Dive Brief:
- The CMS on Wednesday released initial guidance for how it plans to negotiate prices for drugs under Medicare, a power granted to the agency by last year’s Inflation Reduction Act.
- The clinical benefits and costs of therapeutic alternatives would be the “foundational starting point” for the initial offers made in price negotiations for selected top-selling, single-origin drugs in Medicare, CMS officials said. In selecting drugs, the guidance groups together all indications and dosages of treatments with the same active ingredient, including for biologics.
- Grouping drugs this way is significant, SVB Securities David Risinger wrote in a client note, because it moves up eligibility for negotiation to the earliest approval across drug versions and prevents manufacturers from using a generic exception.
Dive Insight:
While Congress laid out the broad principles for Medicare to negotiate “maximum fair” prices for drugs, much of the process and details were left to the CMS to develop this year ahead of negotiations starting in 2024 for a first set of 10 medicines.
That initial group of drugs will be announced “no later than” Sept. 1, 2023, the guidance states, indicating the list could be made available earlier than implied in an initial timeline. The CMS can negotiate prices for up to 140 drugs by 2033, starting with only self-administered Part D drugs in 2026 and 2027, then adding physician-administered Part B therapies in 2028.
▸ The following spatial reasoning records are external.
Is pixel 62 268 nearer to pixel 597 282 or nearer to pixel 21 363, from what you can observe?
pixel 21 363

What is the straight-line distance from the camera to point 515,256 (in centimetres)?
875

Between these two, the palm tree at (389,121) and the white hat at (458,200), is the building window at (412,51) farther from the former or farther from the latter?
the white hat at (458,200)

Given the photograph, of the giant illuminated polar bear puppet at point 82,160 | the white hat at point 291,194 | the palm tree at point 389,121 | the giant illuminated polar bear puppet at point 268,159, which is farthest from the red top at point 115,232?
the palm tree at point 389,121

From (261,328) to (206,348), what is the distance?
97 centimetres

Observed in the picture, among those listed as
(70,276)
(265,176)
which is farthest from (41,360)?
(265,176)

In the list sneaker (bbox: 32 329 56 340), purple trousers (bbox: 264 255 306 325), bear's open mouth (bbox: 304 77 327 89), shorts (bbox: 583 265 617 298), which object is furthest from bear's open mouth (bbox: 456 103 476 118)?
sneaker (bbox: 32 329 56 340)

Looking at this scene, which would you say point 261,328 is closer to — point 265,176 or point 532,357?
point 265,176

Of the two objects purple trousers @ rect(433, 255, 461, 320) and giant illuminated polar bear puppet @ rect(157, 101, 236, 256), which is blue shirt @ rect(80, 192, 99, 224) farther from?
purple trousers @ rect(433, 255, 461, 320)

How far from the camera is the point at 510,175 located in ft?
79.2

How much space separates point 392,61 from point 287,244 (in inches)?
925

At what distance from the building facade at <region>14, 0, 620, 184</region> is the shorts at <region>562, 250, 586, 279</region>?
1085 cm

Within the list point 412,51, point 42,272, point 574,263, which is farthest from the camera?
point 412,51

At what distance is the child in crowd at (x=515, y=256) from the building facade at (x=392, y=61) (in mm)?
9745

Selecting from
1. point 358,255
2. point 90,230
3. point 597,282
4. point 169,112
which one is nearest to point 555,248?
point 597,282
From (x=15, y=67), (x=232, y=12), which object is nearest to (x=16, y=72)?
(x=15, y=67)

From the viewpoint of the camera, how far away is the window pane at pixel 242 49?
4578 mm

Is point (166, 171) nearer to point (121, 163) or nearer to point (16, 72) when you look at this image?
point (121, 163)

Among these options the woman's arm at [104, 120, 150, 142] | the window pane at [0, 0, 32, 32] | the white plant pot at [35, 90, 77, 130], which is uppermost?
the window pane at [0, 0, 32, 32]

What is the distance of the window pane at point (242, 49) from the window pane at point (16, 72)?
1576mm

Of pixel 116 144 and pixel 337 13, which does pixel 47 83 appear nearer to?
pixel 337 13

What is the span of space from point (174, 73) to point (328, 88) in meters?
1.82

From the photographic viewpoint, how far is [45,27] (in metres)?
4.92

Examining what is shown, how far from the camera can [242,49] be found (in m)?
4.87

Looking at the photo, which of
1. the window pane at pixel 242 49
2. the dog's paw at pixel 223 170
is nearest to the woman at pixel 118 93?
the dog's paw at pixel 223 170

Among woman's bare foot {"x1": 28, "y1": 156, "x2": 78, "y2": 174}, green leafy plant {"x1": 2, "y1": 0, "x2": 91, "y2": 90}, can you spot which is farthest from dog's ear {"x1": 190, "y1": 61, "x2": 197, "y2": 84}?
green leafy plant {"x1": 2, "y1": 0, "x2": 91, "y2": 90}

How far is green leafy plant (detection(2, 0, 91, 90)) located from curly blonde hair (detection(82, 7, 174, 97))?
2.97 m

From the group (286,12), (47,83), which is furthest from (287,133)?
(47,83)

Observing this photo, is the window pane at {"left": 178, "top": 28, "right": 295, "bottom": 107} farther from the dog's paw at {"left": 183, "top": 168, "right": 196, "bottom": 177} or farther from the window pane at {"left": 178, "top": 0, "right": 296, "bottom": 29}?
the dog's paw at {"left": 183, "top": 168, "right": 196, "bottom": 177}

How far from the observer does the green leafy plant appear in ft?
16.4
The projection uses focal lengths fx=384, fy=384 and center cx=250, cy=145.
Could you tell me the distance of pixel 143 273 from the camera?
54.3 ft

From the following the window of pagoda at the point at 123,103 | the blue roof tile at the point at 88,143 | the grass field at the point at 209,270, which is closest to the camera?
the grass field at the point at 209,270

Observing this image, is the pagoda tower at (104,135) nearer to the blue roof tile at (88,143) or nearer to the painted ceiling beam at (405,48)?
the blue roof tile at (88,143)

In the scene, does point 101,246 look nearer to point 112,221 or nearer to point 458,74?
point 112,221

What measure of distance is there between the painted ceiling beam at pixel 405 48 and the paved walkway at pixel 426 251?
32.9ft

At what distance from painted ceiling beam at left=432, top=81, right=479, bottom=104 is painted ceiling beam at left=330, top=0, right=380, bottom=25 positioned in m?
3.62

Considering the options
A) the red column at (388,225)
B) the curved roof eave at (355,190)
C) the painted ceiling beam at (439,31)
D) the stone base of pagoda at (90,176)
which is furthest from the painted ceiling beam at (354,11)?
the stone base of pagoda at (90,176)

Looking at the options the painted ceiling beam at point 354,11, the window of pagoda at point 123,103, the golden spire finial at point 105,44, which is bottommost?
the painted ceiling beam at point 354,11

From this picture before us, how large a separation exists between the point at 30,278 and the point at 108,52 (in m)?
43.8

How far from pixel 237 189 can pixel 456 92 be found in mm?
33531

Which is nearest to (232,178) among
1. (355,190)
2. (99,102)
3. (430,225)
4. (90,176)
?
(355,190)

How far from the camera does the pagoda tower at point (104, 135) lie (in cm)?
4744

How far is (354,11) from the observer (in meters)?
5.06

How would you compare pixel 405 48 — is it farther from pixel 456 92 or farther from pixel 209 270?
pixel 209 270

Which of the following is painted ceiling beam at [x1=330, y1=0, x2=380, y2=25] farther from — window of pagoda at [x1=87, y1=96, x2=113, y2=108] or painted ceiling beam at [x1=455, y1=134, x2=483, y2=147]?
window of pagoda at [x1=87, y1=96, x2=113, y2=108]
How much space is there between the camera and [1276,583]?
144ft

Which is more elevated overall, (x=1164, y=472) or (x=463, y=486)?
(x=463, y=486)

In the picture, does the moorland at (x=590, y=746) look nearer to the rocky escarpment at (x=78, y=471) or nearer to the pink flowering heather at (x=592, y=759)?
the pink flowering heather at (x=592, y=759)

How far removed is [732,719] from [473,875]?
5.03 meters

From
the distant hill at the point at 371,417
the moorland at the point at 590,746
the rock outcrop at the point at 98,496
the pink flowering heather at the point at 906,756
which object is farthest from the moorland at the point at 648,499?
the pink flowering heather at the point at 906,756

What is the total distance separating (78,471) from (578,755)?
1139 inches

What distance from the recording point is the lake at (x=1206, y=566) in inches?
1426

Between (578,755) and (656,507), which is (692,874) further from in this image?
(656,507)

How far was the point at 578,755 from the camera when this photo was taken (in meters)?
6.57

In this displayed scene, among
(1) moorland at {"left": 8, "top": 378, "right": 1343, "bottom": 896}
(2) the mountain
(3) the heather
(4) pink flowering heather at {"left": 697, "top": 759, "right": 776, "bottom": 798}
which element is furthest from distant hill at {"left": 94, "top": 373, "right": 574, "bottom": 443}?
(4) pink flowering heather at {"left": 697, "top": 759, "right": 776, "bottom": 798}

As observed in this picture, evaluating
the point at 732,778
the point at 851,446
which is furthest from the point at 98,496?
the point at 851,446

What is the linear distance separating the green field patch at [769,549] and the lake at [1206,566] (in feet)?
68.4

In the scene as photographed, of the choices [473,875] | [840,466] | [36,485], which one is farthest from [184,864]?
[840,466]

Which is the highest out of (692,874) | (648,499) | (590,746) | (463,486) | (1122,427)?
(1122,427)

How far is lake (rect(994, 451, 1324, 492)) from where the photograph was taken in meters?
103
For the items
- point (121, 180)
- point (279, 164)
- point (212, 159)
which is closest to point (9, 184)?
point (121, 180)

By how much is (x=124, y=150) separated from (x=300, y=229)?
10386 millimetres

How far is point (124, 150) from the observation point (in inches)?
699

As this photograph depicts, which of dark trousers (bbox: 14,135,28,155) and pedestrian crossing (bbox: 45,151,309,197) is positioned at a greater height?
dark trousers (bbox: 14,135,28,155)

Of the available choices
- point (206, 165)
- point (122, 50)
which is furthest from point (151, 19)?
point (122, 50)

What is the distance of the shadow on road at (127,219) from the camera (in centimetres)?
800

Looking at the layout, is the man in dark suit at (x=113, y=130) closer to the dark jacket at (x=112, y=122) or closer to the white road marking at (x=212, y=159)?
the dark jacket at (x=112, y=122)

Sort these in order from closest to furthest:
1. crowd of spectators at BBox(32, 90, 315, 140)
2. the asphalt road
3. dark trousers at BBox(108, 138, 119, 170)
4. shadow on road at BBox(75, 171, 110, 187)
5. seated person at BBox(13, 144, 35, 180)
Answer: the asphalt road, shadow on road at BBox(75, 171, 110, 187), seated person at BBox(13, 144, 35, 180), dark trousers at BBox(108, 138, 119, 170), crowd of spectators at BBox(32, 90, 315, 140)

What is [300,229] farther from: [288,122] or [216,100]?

After the CMS makes its initial offer, drug manufacturers would be able to make a counteroffer and meet with the CMS up to three times. The guidance lays out the factors the CMS would use in valuing a drug. The agency would first look at the clinical benefits and net price of alternatives, then consider factors such as research costs, revenue, patent protections and federal funding, CMS officials said.
Drugmakers have warned the IRA could lead to lower investment in small molecule drugs, which are exempt from negotiation for seven years after approval, compared to 11 years for biologic, or “large molecule” drugs. (The law specifies a negotiation timeline that would make negotiated prices effective two years after a drug is selected, leading to the widely cited nine and 13-year timelines.)
CMS guidance would allow price negotiations based on the first entry of an active drug ingredient into the market, regardless of new dosages or formulations that may be later introduced.
“This approach of negotiating a single price across all dosage forms and strengths aligns with the statutory requirement to negotiate [a maximum fair price] for a selected drug,” the guidance states. “CMS believes this will also allow for a more direct comparison with therapeutic alternatives, which might have different dosage forms, strengths, and frequency of use than the selected drug.”
The CMS is soliciting public comment on its proposals and will revise the document based on that feedback this summer. The agency has had an open-door policy for input, holding monthly technical calls with drugmakers and roundtables with associations, healthcare providers and “everyone who has a perspective, experience, data that can be brought to bear,” a CMS official said.
The guidance was released the same day Medicare announced 27 drugs that manufacturers would pay penalties for after raising prices faster than the rate of inflation.